第6話「レンの真実」

 眠たい授業が終わり、昼休みになった。いつもは、レンと二人で昼食を食べているのだが、当然レンはもういない。僕は愛想笑いを駆使してあまり仲良くないクラスメイトの男子達の輪にうまく入り込んだ後、静かに昼食を食べた。そこでしれっとレンの話題を出してみるが、やはり誰もレンのことは覚えておらず、昼休みに職員室に行く予定の人もいないようだ。


 昼食後の昼休み、僕は一人で職員室に向かった。


「失礼します。」


 緊張しながら、職員室のドアを開けた。中には魔法少女や魔法使いの先生達が小さな銀色の机でパソコンをカタカタしたり、事務作業をしたり、何か実験のようなものをしていたりしていた。職員室へは何回か来たことがあるが、いつ来てもいろんな意味でソワソワする。


「メイ先生はいらっしゃいますか?」


 職員室でたまたま扉の近くにいた初老男性の先生が僕のことに気づき、メイ先生はこっちの席だよと案内してくれた。初老の先生のゆっくりした歩みに合わせてついていくと、メイ先生がパソコンを見ながら弁当を食べている最中だった。


「あ、ミクジ君。にゃるほど、君が来てくれたんだね」


 メイ先生は口をもごもごさせながら、僕に気づいて話しかけた。初老の先生はメイ先生に軽く会釈をして、じゃあな、と僕の肩を叩きゆっくりと元の場所に戻っていった。


「……先生は、レンのことを覚えているんですか」


 世間話やアイスブレイクなんてものを挟む精神的な余裕もなく、僕はレンのことをメイ先生に尋ねた。僕はレンのことを一刻も早く知りたかった。


「うん、もちろん。レン君は素直な良い子だったわ」


 メイ先生は、パソコンの画面を見ながら少し寂しそうな横顔で言った。この顔は嘘をついている顔じゃないな、と思った。


「レンは、どうなってしまったんですか」


「彼は一時的に死んだ、とでも言えばいいのかしら。彼は生きているけど、死んでもいる。ずっと眠ったまま永遠に次の日の朝を待っているような状態、みたいなイメージかな」


 レンは生きているけれど、死んでいる、と僕は表情を変えずにただ繰り返した。


「そう。今朝学校に着いたら、いつもは20人分あるクラスの魔力が19人分しか無かったの。生徒を順番に見ていくと、レン君が居なかったのがすぐ分かったから、彼が犠牲になったんだと気付いたわ」


 メイ先生は長細い水筒のコップに入ったお茶をぐびっと飲んで、一息ついた。


「ミクジ君、何か心当たりはある?おそらく、君にレン君の記憶が残っているのは、あなたが何か大事な瞬間を見たからよ」


 心当たりなんてものではなく、僕には確信に近いものがあった。あの時の記憶が、風景が、脳裏に鮮明に蘇った。あれは見間違いでも夢でもなかったのだ。確かに昨日起こった出来事だ。

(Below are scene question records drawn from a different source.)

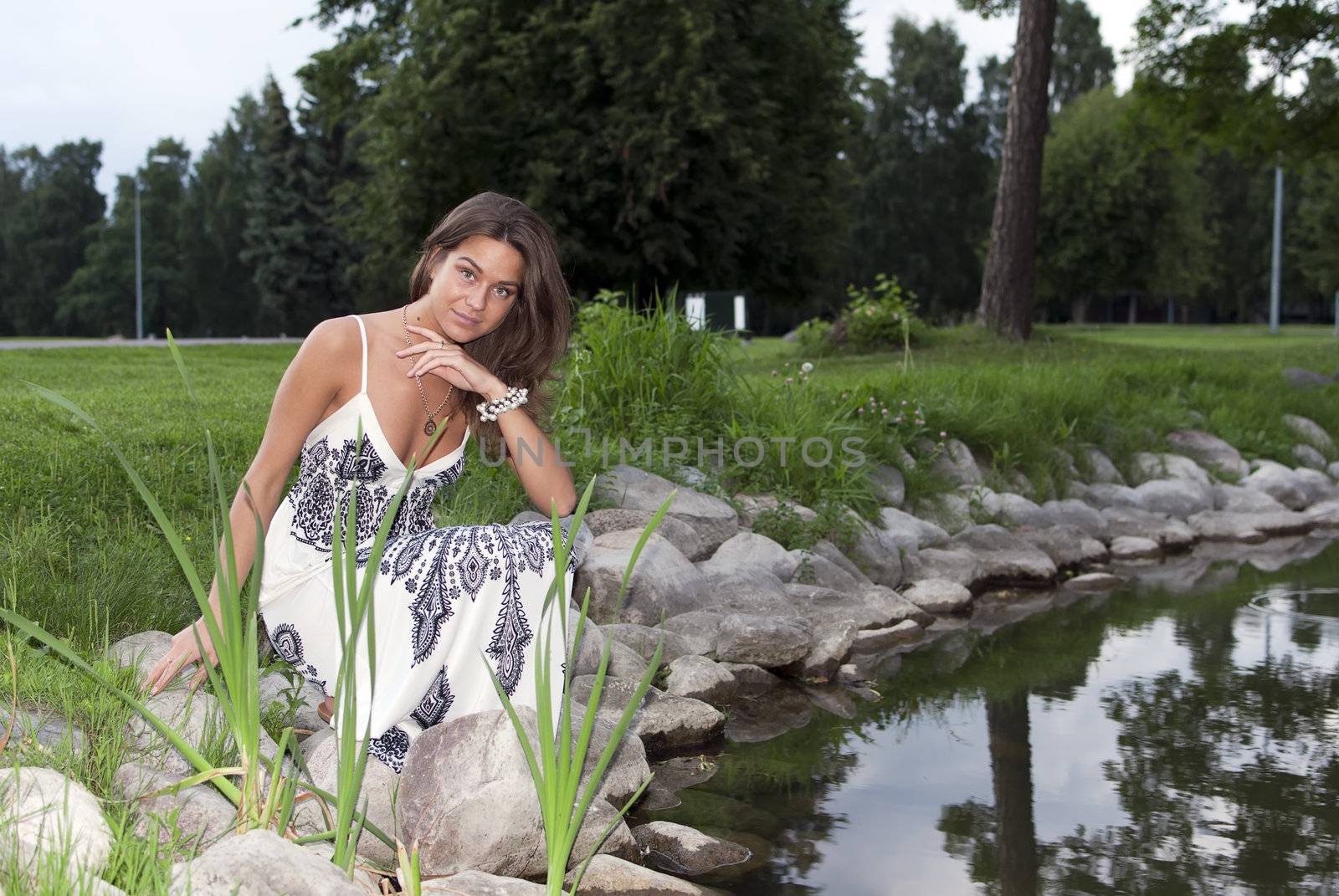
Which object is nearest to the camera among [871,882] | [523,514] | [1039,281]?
[871,882]

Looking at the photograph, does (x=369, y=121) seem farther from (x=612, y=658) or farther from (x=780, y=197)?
(x=612, y=658)

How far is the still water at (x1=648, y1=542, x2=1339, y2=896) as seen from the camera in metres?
3.41

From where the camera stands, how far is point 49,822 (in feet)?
7.63

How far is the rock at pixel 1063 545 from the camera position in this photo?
7.30m

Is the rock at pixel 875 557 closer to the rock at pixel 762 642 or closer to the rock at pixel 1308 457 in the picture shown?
the rock at pixel 762 642

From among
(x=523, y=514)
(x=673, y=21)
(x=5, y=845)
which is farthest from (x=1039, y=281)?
(x=5, y=845)

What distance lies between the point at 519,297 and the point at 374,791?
1286mm

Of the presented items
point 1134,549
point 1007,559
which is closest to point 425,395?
point 1007,559

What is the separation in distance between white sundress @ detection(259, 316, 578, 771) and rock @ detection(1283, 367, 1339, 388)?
10.7m

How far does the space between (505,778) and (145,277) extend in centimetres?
4679

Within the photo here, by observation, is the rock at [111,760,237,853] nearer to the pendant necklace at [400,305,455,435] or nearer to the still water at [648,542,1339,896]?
the pendant necklace at [400,305,455,435]

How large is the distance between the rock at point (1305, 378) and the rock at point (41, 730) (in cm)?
1154

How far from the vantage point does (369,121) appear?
63.9 feet

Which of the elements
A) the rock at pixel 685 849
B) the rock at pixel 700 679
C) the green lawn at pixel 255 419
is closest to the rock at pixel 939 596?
the green lawn at pixel 255 419
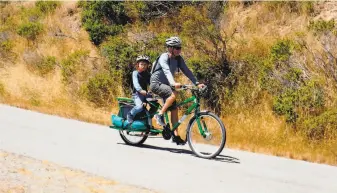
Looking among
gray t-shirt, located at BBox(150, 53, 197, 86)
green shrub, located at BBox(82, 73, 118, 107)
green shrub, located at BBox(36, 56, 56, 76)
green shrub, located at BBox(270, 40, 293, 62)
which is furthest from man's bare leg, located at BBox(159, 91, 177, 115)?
green shrub, located at BBox(36, 56, 56, 76)

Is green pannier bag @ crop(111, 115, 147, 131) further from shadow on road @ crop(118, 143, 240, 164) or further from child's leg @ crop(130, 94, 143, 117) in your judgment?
shadow on road @ crop(118, 143, 240, 164)

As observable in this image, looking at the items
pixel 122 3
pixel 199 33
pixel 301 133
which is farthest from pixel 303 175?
pixel 122 3

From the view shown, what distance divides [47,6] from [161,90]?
20.0m

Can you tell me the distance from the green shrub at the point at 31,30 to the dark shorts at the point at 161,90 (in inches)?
656

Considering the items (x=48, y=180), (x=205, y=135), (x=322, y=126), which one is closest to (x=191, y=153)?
(x=205, y=135)

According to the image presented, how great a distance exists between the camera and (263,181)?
735cm

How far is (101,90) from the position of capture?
15.9 metres

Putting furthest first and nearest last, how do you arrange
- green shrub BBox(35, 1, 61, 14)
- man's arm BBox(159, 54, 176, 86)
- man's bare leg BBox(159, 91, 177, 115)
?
green shrub BBox(35, 1, 61, 14)
man's bare leg BBox(159, 91, 177, 115)
man's arm BBox(159, 54, 176, 86)

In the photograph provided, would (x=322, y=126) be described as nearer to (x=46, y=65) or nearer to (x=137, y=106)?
(x=137, y=106)

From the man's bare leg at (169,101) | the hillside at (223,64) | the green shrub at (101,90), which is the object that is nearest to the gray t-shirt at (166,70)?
the man's bare leg at (169,101)

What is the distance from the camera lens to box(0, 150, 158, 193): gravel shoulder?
6509 millimetres

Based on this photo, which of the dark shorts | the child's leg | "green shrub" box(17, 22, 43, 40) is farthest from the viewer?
"green shrub" box(17, 22, 43, 40)

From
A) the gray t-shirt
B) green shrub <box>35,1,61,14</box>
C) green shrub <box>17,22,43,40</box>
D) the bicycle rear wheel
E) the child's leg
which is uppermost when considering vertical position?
green shrub <box>35,1,61,14</box>

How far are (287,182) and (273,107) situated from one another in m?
4.98
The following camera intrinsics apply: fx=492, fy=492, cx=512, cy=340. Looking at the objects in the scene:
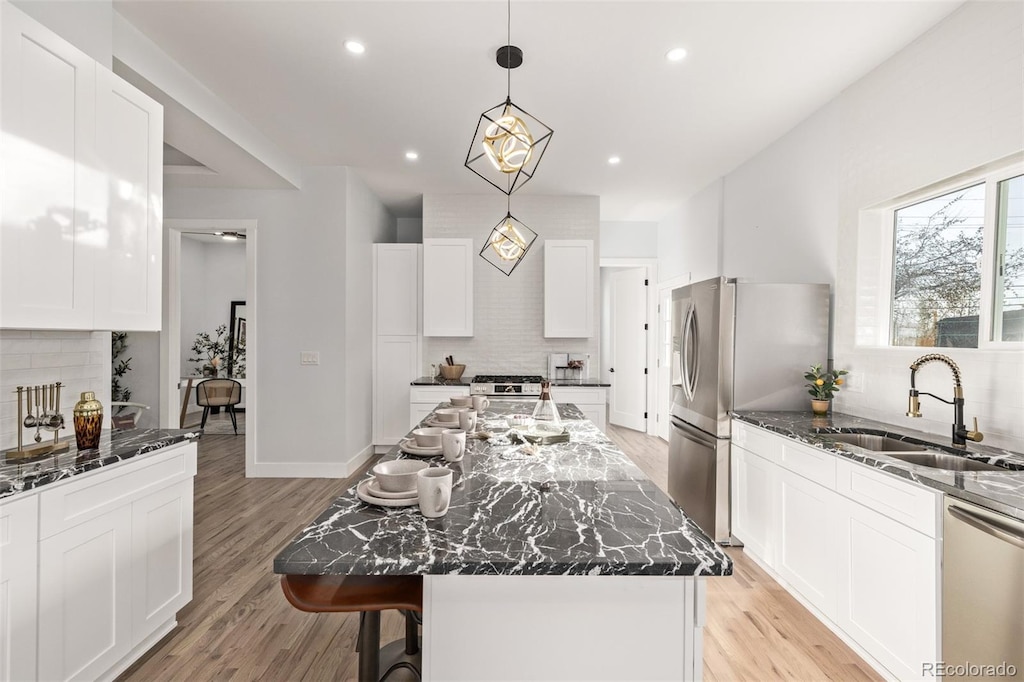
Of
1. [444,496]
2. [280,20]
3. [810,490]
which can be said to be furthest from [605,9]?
[810,490]

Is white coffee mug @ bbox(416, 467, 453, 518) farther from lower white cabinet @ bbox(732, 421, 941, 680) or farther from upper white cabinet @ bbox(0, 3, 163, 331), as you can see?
lower white cabinet @ bbox(732, 421, 941, 680)

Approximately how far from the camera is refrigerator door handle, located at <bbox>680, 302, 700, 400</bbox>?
3479mm

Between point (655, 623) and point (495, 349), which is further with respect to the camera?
point (495, 349)

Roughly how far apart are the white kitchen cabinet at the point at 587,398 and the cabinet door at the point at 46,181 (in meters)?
3.68

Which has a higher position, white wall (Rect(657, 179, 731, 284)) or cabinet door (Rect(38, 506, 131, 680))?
white wall (Rect(657, 179, 731, 284))

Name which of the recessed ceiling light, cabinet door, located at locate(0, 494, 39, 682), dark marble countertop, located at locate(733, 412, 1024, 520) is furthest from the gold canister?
the recessed ceiling light

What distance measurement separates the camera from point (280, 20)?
2.43m

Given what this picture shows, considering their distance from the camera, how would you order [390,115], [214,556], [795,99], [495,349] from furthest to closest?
[495,349], [390,115], [795,99], [214,556]

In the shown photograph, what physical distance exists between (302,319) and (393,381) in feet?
4.14

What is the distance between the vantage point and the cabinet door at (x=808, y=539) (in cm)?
220

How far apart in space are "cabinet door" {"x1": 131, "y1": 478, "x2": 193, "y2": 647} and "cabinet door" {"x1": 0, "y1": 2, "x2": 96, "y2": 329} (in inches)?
30.2

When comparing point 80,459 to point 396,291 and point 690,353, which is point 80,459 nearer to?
point 690,353

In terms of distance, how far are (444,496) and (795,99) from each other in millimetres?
3424

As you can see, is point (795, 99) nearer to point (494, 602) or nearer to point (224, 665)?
point (494, 602)
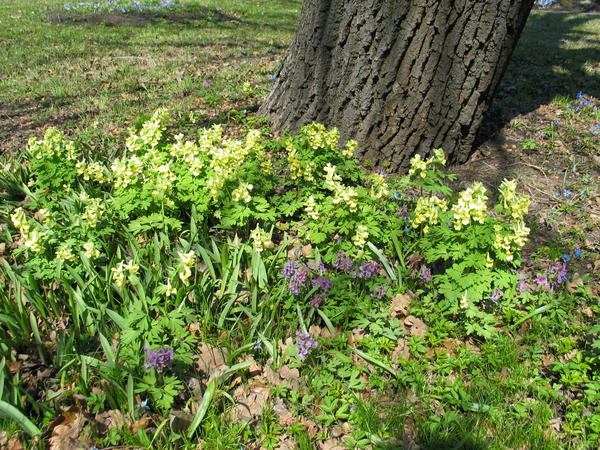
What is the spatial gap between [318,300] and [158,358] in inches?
38.1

「……ツグミさんが、レンを抜け殻みたいにして、殺す所を見ました」


 僕は強く拳を握り、怒りをこらえた。昨日からずっと、どこへ向けたらいいのか分からない怒りや不安で僕はおかしくなりそうだった。


「あのツグミさんが……。なるほどね」


 メイ先生はそう言うと椅子を回し体を僕の方へ向け、指先まで細い白い手で僕の腕をつかみ、拳から指をほどくようにゆっくりと動かしていった。

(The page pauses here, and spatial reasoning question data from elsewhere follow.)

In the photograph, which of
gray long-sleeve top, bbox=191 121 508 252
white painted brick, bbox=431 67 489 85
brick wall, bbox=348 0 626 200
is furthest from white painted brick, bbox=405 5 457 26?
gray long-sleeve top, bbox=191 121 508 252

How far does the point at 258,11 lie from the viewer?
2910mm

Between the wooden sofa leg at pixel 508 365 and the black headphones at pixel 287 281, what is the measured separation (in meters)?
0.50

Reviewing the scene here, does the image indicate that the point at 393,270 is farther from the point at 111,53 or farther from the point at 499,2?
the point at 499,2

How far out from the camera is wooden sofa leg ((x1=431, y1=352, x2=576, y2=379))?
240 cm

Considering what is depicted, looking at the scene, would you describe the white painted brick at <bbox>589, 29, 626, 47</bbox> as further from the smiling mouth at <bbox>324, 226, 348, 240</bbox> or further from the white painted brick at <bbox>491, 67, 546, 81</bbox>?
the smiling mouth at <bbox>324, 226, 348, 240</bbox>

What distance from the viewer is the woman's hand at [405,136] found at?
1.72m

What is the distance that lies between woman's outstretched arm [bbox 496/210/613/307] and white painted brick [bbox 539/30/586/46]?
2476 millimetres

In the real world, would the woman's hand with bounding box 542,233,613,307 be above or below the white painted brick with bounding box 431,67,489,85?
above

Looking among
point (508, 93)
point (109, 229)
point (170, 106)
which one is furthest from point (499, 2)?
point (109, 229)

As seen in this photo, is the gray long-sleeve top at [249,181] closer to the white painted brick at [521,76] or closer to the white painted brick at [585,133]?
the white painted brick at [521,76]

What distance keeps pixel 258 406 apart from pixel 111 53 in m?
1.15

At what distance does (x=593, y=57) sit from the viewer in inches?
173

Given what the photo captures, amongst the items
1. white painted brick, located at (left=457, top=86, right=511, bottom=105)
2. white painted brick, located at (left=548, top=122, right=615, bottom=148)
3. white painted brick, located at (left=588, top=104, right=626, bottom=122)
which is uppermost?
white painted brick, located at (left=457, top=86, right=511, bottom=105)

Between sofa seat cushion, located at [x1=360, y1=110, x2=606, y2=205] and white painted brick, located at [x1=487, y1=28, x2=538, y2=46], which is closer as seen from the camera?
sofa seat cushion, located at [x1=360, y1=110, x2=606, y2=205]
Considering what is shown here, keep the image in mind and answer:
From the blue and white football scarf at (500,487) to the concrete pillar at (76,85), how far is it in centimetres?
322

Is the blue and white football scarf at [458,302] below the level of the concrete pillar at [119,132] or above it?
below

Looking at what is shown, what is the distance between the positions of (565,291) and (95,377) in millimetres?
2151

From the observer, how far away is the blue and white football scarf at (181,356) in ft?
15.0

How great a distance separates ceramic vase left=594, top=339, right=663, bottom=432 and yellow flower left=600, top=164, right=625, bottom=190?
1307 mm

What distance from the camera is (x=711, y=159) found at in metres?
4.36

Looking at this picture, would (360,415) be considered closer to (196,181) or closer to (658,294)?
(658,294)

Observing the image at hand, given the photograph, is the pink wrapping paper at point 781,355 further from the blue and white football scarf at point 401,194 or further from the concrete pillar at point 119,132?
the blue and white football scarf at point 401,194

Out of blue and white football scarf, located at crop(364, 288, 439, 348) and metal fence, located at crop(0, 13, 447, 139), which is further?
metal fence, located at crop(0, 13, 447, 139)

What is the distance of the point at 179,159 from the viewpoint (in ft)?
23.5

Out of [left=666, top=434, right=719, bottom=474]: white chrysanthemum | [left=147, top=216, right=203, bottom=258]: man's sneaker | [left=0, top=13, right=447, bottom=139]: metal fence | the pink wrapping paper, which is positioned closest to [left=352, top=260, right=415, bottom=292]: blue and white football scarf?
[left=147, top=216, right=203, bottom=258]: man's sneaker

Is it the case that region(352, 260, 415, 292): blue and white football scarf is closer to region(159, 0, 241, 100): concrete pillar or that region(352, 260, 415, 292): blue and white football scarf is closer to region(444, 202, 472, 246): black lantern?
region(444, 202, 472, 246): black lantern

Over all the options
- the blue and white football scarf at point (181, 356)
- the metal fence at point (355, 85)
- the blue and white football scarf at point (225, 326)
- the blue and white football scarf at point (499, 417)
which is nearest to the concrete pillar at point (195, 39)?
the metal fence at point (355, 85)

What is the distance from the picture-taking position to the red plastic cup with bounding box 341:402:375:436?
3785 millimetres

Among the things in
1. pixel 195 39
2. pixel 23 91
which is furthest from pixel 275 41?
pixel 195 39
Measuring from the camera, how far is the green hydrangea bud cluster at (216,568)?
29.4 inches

「……ミクジ君の気持ちは分かるけど、ツグミさんのことを恨まないでほしいの。ツグミさんがレン君をそういう状態にしてしまったのは、うまく説明するのが難しいけれど、魔法少女の生理現象みたいなものなの。」


 メイ先生の言葉とともに、温かい指が優しく僕の指に絡まってくる。


「あなたも、クラスの女の子を見てエッチしたいとか、いろんな想像をすることもあるでしょ?」


 メイ先生から突然尋ねられた質問に、僕はほろ酔いでも飲んでしまった高校生かのようにフラフラと顔を赤らめながら、しないことはないです、と小声で言った。話に夢中になっていた僕は、いつの間にかここが職員室であることを忘れかけていた。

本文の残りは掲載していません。